What to do
1. Please translate this sentence from the Mode collation pull request below into Spanish: "This PR will fail for complex types containing collated strings"
2. In the Mode collation pull request below, which test suite received significant additions?

Document excerpt
━━━━━━━━━━━━━━━━━━━━

[SPARK-47353][SQL] Enable collation support for the Mode expression using GroupMapReduce #46597

GideonPotok · 2024-05-15T13:42:10Z

What changes were proposed in this pull request?

Pull requests

Scala TreeMap (RB Tree)
GroupMapReduce <- Most performant
GroupMapReduce (Cleaned up) (This PR) <- Most performant
Comparing Experimental Approaches

Central Change to Mode `eval` Algorithm:

Update to eval Method: The eval method now checks if the column being looked at is string with non-default collation and if so, uses a grouping

buff.toSeq.groupMapReduce {
        case (key: String, _) =>
          CollationFactory.getCollationKey(UTF8String.fromString(key), collationId)
        case (key: UTF8String, _) =>
          CollationFactory.getCollationKey(key, collationId)
        case (key, _) => key
      }(x => x)((x, y) => (x._1, x._2 + y._2)).values

Minor Change to Mode:

Introduction of collationId: A new lazy value collationId is computed from the dataType of the child expression, used to fetch the appropriate collation comparator when collationEnabled is true.

This PR will fail for complex types containing collated strings
Follow up PR will implement that

Unit Test Enhancements: Significant additions to `CollationStringExpressionsSuite` to test new functionality including:

Tests for the Mode function when handling strings with different collation settings.

Benchmark Updates:

Enhanced the CollationBenchmark classes to include benchmarks for the new mode functionality with and without collation settings, as well as numerical types.

Why are the changes needed?

Ensures consistency in handling string comparisons under various collation settings.
Improves global usability by enabling compatibility with different collation standards.

━━━━━━━━━━━━━━━━━━━━

[Items from a data source]
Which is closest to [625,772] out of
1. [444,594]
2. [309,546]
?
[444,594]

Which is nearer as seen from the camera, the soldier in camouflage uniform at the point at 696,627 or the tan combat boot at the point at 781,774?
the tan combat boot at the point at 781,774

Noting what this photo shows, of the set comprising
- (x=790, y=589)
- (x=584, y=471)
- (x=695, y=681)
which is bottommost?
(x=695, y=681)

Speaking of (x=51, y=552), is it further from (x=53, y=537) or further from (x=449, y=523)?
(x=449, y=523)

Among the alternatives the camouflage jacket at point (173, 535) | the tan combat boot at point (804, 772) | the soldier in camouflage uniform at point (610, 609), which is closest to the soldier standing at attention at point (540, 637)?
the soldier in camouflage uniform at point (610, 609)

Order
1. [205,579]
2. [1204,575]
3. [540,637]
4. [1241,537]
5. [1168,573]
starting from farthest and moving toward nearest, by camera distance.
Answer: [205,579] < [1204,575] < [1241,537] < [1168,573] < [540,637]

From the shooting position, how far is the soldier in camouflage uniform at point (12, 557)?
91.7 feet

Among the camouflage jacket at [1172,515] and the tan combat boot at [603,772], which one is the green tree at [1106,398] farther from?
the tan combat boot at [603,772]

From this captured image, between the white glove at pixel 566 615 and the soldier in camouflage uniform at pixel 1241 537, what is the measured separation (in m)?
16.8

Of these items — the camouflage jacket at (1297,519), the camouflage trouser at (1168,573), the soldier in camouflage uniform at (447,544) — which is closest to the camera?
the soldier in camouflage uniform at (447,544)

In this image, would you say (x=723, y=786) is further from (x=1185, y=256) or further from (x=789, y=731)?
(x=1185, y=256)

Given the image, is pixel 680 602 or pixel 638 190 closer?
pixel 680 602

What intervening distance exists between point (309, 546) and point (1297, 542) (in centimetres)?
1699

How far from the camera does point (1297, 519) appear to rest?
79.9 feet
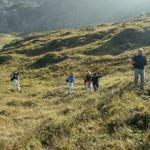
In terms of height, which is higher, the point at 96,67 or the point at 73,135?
the point at 73,135

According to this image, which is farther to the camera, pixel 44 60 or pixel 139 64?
pixel 44 60

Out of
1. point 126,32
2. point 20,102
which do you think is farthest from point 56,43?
point 20,102

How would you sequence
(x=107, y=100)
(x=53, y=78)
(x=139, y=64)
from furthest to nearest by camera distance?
(x=53, y=78)
(x=139, y=64)
(x=107, y=100)

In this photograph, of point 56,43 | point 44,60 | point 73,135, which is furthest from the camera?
point 56,43

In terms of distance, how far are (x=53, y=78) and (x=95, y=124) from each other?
158 ft

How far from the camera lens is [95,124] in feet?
65.7

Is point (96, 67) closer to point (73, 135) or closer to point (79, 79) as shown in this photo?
point (79, 79)

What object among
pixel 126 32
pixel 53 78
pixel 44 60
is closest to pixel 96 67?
pixel 53 78

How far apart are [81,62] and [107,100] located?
54.4m

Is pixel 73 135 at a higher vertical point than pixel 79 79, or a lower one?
higher

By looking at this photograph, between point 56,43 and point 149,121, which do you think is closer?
point 149,121

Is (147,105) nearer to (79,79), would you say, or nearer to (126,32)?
(79,79)

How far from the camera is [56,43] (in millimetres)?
110375

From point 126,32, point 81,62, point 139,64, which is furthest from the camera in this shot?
point 126,32
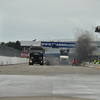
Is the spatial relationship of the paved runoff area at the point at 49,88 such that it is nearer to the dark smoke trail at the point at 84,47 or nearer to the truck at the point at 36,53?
the truck at the point at 36,53

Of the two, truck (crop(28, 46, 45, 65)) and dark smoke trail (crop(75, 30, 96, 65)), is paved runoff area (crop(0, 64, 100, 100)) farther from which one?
dark smoke trail (crop(75, 30, 96, 65))

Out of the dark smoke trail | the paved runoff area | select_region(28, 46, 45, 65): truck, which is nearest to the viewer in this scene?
the paved runoff area

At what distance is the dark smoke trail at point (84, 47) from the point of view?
5403cm

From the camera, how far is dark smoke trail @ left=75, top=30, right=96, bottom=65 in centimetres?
5403

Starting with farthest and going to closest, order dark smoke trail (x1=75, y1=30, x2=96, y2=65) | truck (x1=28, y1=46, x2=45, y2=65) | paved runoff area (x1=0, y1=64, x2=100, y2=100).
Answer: dark smoke trail (x1=75, y1=30, x2=96, y2=65)
truck (x1=28, y1=46, x2=45, y2=65)
paved runoff area (x1=0, y1=64, x2=100, y2=100)

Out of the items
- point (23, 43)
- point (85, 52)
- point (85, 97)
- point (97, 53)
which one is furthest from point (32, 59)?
point (97, 53)

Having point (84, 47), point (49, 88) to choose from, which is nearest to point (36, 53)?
point (84, 47)

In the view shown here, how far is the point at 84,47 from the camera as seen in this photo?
181 ft

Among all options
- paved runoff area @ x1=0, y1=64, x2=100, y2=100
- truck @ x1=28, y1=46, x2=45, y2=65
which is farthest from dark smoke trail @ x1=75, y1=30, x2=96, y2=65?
paved runoff area @ x1=0, y1=64, x2=100, y2=100

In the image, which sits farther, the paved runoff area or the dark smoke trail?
the dark smoke trail

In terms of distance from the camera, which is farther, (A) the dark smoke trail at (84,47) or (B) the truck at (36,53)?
(A) the dark smoke trail at (84,47)

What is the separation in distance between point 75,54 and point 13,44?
131277 millimetres

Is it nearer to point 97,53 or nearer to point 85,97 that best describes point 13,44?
point 97,53

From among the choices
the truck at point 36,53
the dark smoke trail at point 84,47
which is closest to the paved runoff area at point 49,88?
the truck at point 36,53
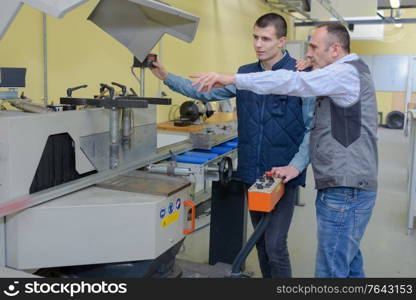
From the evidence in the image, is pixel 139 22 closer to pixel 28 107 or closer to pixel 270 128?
pixel 28 107

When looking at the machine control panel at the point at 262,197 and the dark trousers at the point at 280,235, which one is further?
the dark trousers at the point at 280,235

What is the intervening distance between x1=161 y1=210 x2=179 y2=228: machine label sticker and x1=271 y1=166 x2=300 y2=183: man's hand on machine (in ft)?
1.55

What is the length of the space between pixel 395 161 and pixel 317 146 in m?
5.31

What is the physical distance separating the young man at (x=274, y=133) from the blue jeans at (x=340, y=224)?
23 cm

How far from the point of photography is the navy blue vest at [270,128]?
1.98m

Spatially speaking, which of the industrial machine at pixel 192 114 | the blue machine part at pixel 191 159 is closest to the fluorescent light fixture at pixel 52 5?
the blue machine part at pixel 191 159

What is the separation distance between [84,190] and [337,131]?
914 millimetres

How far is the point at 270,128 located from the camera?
1998 mm

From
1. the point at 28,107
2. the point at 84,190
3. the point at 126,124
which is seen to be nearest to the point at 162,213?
the point at 84,190

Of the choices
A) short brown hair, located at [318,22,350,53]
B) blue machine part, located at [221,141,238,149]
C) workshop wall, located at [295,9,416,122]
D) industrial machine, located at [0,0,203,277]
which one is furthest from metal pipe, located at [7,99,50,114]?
workshop wall, located at [295,9,416,122]

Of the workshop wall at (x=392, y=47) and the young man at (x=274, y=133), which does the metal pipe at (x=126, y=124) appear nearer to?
the young man at (x=274, y=133)

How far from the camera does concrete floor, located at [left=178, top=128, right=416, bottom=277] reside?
2.93 metres

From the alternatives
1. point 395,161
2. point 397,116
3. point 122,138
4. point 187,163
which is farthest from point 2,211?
point 397,116

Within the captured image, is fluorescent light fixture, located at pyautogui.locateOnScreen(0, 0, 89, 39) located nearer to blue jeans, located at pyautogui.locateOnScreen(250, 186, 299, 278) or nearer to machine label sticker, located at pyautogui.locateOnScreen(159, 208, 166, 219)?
machine label sticker, located at pyautogui.locateOnScreen(159, 208, 166, 219)
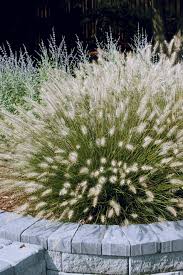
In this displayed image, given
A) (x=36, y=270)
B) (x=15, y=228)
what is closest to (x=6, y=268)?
(x=36, y=270)

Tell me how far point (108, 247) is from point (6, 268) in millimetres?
558

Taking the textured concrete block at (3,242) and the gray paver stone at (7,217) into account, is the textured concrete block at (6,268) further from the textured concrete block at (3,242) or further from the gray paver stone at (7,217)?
the gray paver stone at (7,217)

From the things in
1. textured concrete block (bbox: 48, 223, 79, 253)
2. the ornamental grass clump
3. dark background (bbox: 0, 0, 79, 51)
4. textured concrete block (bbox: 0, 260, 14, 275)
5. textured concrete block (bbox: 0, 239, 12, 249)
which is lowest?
textured concrete block (bbox: 0, 260, 14, 275)

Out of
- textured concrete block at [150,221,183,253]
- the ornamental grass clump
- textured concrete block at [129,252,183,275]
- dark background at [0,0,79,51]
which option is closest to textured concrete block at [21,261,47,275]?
the ornamental grass clump

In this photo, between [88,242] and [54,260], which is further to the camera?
[54,260]

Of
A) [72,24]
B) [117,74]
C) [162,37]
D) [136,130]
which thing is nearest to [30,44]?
[72,24]

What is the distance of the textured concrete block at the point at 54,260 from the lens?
2.99 metres

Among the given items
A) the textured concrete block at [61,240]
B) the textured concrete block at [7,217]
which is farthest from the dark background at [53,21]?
the textured concrete block at [61,240]

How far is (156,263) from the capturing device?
9.66 ft

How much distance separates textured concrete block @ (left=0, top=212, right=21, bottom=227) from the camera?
3.18 meters

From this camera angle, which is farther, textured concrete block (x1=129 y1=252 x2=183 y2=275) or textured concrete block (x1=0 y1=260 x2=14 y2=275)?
textured concrete block (x1=129 y1=252 x2=183 y2=275)

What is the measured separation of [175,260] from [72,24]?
784 cm

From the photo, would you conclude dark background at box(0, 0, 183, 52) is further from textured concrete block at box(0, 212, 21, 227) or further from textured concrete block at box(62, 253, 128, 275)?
textured concrete block at box(62, 253, 128, 275)

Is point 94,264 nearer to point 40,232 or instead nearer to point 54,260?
point 54,260
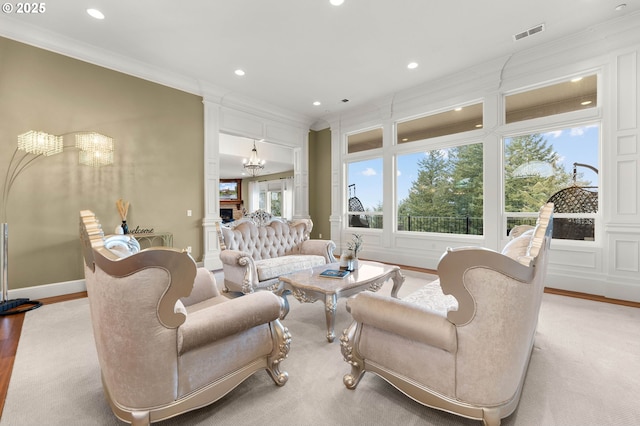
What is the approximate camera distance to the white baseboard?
348 centimetres

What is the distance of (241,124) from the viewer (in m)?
5.73

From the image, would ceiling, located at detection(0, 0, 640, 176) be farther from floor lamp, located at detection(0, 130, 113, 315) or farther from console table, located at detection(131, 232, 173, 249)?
console table, located at detection(131, 232, 173, 249)

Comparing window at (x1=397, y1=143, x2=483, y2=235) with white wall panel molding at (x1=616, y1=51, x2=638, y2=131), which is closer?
white wall panel molding at (x1=616, y1=51, x2=638, y2=131)

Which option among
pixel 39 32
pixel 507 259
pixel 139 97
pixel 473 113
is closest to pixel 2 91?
pixel 39 32

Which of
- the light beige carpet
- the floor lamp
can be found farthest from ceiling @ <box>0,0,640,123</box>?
the light beige carpet

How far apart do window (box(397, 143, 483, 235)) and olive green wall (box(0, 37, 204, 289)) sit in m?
4.14

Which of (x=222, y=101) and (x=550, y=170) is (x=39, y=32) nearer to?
(x=222, y=101)

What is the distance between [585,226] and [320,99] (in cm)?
485

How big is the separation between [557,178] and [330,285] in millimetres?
3892

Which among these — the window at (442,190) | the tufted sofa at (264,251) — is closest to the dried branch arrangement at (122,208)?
the tufted sofa at (264,251)

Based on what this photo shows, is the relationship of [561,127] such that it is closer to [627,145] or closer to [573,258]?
[627,145]

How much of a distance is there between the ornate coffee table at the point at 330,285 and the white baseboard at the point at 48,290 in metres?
3.09

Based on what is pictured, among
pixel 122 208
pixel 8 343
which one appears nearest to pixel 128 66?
pixel 122 208

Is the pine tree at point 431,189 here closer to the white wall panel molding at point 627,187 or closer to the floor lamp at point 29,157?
the white wall panel molding at point 627,187
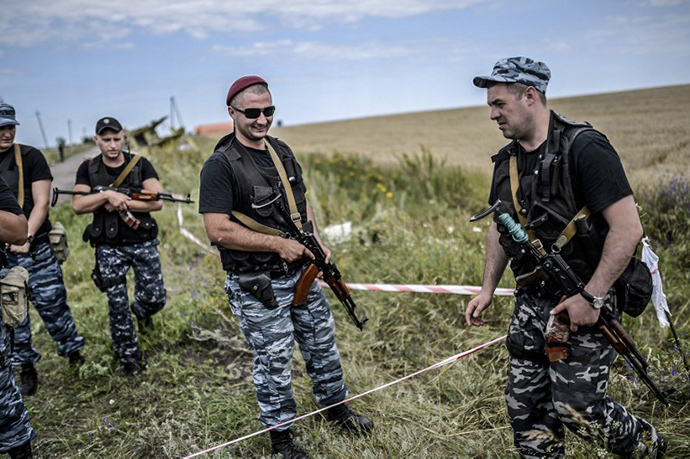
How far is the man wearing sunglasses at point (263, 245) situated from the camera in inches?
117

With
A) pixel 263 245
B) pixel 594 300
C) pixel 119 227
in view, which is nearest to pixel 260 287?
pixel 263 245

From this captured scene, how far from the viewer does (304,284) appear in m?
3.18

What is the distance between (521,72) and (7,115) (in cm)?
378

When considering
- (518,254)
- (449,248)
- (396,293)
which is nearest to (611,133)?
(449,248)

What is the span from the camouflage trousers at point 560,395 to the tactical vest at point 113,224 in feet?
9.95

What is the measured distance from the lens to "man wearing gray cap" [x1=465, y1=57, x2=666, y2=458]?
2246mm

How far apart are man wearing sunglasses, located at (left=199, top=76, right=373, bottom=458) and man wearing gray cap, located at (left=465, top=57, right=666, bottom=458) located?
3.90 feet

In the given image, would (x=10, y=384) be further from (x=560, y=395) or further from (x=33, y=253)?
(x=560, y=395)

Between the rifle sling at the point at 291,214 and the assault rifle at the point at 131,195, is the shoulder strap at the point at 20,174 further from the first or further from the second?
the rifle sling at the point at 291,214

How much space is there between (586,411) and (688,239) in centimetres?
387

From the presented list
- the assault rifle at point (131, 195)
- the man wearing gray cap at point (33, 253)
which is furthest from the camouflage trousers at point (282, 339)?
the man wearing gray cap at point (33, 253)

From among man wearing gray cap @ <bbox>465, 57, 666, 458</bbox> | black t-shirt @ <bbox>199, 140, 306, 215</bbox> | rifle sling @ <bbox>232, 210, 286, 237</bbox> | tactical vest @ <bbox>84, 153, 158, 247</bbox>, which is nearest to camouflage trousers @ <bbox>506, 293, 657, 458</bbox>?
man wearing gray cap @ <bbox>465, 57, 666, 458</bbox>

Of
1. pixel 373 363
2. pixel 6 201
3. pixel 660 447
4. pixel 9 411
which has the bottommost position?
pixel 373 363

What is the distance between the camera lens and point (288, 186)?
314 cm
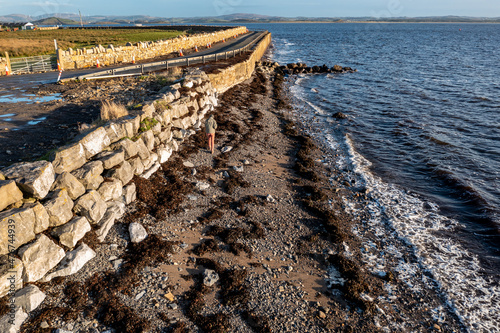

━━━━━━━━━━━━━━━━━━━━

Worked solutions
1. Este PR fallará con los tipos complejos que contienen cadenas con intercalación.

2. CollationStringExpressionsSuite